Several students noted that having a simple continuum of a molecule begs the question of how that gets translated into many discrete cell types; why does having one concentration of a morphogen make a cell differentiate into a thorax, while a very slightly lower concentration means it differentiates into an abdomen? It’s all well and good to suggest that a couple of overlapping gradients can specify position, like laying out a piece of graph paper with coordinates on it, but it doesn’t explain how that gets translated into position-specific tissues. I was most pleased that several of them, while groping for an answer, related it to the lac operon in E. coli, and brought up the idea of thresholds of gene activation. Yay! That so sets up future discussions about early fly embryogenesis, where that is exactly the answer.

I think they also got the idea that an explanation for general specification of body parts, for example, may not apply for explaining polarity within a body part; we may have to think about some kind of hierarchy of regulation, where we progressively partition the embryo into smaller and smaller units, with different mechanisms at different scales. They might be catching on to the depths of the problems to come.
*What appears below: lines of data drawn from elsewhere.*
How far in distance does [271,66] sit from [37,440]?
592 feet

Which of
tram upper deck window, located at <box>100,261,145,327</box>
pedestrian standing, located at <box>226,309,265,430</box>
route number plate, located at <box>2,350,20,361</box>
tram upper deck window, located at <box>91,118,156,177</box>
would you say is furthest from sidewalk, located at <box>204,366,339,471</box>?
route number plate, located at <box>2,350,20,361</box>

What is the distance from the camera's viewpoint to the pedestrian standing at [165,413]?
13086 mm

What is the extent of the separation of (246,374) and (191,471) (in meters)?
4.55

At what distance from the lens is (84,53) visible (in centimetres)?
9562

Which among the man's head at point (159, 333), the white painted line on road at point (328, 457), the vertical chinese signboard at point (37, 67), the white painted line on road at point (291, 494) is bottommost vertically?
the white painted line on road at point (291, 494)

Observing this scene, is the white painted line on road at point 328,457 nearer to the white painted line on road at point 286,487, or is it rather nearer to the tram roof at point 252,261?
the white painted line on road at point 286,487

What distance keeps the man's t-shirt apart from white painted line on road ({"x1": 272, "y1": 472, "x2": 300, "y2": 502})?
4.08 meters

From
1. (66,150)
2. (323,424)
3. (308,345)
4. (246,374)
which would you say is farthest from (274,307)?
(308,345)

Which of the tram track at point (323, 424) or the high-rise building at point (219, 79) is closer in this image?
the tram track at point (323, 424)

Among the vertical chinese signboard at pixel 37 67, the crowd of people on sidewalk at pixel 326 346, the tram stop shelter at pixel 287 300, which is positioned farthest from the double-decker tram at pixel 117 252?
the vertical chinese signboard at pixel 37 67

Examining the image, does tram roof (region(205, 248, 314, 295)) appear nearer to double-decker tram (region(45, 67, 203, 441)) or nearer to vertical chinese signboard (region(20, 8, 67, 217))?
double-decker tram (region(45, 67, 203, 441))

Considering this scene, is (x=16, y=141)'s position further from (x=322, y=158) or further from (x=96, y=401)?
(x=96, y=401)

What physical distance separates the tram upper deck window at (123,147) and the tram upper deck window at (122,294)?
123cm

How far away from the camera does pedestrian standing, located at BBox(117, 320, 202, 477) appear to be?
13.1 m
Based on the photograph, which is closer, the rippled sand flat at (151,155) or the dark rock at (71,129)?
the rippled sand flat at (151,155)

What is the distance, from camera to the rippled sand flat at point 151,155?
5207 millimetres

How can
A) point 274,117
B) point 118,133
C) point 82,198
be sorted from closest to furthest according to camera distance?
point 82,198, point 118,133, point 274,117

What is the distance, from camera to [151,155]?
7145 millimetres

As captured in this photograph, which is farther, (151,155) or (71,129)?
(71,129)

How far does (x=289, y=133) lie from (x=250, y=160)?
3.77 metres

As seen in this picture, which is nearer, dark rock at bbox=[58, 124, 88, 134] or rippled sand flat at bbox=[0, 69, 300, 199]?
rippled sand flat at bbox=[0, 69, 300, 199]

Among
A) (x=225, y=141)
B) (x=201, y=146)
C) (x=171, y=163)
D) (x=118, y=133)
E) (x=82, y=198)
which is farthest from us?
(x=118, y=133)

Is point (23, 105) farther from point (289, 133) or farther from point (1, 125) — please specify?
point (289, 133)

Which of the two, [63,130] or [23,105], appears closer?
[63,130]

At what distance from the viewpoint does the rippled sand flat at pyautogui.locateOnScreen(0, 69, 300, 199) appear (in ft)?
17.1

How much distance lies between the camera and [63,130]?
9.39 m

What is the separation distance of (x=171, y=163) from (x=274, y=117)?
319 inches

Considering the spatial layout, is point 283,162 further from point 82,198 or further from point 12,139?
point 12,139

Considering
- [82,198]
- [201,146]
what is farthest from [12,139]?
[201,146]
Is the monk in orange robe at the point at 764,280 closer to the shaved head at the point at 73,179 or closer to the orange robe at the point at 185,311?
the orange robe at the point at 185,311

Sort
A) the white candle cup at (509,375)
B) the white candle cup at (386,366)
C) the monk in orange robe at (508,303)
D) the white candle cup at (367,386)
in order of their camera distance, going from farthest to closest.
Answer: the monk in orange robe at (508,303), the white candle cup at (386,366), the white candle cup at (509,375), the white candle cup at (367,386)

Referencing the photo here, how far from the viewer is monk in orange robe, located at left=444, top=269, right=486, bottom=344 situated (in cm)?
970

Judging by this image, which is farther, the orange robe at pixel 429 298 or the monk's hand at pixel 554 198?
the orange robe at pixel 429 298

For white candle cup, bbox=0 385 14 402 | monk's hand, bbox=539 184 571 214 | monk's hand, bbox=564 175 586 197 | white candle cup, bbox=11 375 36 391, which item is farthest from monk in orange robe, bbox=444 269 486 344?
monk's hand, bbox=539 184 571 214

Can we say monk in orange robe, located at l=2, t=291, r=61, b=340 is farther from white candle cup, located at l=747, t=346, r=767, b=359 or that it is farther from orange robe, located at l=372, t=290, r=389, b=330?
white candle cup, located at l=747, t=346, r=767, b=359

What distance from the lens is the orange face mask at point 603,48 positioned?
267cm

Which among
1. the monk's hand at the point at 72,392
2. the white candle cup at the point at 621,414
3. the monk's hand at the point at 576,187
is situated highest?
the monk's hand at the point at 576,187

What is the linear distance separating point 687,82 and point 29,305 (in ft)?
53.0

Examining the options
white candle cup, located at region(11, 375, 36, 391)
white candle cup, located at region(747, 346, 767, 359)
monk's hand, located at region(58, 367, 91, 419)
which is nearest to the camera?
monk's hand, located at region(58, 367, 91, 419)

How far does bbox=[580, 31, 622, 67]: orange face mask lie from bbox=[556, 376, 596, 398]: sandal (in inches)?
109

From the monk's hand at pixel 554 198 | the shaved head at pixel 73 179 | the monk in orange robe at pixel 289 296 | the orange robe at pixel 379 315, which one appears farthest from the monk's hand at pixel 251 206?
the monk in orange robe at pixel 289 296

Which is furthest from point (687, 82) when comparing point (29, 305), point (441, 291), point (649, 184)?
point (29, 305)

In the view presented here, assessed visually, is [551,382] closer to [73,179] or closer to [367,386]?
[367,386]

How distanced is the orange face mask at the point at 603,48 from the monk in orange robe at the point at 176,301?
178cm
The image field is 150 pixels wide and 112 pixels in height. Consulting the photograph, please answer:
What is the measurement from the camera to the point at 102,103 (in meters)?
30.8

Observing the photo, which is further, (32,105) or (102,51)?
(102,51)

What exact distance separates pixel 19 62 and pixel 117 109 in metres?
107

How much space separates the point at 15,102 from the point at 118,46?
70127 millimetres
Another way the paper primed the students was that it very briefly introduces a whole bunch of specific molecules: dpp, bicoid, sonic hedgehog, activin. They got a very general idea of the broad roles these molecules play, all part of my devious grand plan. When we start talking about the details of how animals set up dorsal-ventral polarity, for instance, and dpp/BMP start coming up in more specific contexts, I want them to be familiar old friends — molecules they already knew casually and informally, and now see doing very specific things, and interacting with another set of molecules, which now also joins their circle of pals. Before I’m done with them, they’re all going to regard these developmental signals and regulators as part of their family!